## Exercise directions
Update the stretch from the line containing "Visually, is (404,152)" through the end of the records, replacing "lizard ear opening" with "lizard eye" and leaving everything else unchanged.

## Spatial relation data

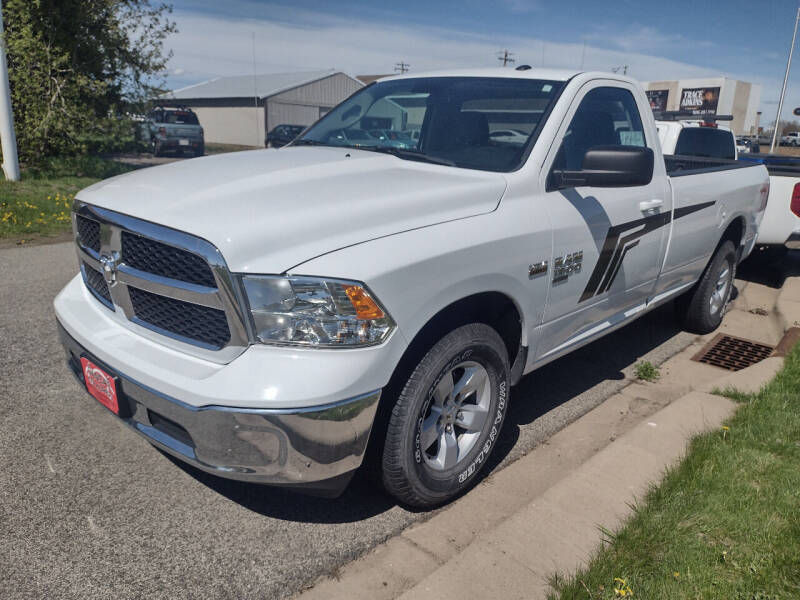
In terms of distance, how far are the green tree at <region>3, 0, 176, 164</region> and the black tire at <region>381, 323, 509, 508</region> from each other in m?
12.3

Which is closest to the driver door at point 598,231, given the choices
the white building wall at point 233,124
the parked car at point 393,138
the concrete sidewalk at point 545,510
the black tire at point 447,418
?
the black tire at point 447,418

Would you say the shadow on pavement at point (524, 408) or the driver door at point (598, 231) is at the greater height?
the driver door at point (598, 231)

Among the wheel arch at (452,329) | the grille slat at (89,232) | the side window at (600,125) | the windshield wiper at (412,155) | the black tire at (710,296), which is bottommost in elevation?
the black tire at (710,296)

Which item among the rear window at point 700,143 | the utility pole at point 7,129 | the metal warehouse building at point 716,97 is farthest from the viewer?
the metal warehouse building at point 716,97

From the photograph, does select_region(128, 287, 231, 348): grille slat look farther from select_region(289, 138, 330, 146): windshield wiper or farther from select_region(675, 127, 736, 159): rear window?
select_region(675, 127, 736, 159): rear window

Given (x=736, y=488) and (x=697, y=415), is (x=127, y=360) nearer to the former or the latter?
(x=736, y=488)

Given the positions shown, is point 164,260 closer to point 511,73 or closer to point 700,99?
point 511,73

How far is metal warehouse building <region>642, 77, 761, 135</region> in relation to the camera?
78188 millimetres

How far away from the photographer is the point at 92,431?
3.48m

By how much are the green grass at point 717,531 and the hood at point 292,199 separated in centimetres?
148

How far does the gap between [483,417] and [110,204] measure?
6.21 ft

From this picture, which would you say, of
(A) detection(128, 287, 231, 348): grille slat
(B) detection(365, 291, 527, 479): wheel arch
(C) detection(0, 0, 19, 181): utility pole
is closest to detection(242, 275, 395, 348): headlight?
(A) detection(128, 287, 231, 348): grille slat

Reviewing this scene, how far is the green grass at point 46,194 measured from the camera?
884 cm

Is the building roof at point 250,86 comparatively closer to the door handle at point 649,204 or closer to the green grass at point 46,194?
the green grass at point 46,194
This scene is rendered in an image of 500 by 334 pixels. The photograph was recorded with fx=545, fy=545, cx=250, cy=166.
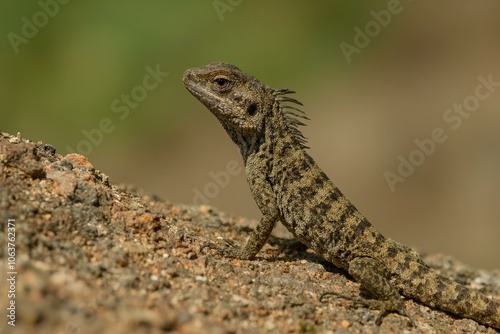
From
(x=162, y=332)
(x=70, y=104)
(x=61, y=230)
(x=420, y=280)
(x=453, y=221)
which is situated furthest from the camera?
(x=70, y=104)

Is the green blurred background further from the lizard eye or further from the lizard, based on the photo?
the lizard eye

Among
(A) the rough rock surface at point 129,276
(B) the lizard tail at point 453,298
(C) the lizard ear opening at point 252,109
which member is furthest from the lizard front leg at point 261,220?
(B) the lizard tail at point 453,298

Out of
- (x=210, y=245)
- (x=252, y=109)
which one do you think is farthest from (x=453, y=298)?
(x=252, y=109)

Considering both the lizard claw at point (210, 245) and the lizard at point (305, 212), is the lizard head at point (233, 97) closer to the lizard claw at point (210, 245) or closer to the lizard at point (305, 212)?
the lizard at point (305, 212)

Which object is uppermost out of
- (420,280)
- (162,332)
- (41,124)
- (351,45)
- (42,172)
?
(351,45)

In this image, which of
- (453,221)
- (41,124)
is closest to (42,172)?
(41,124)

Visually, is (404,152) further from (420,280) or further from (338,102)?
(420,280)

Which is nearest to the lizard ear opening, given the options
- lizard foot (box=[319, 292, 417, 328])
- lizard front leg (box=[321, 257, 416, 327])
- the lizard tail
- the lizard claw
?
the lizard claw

## Task answer
Visually, is (404,152) further from (420,280) or further from (338,102)?
(420,280)

Which is nearest to the lizard eye, given the options
- lizard foot (box=[319, 292, 417, 328])
- lizard front leg (box=[321, 257, 416, 327])
- the lizard tail
- the lizard claw
?
the lizard claw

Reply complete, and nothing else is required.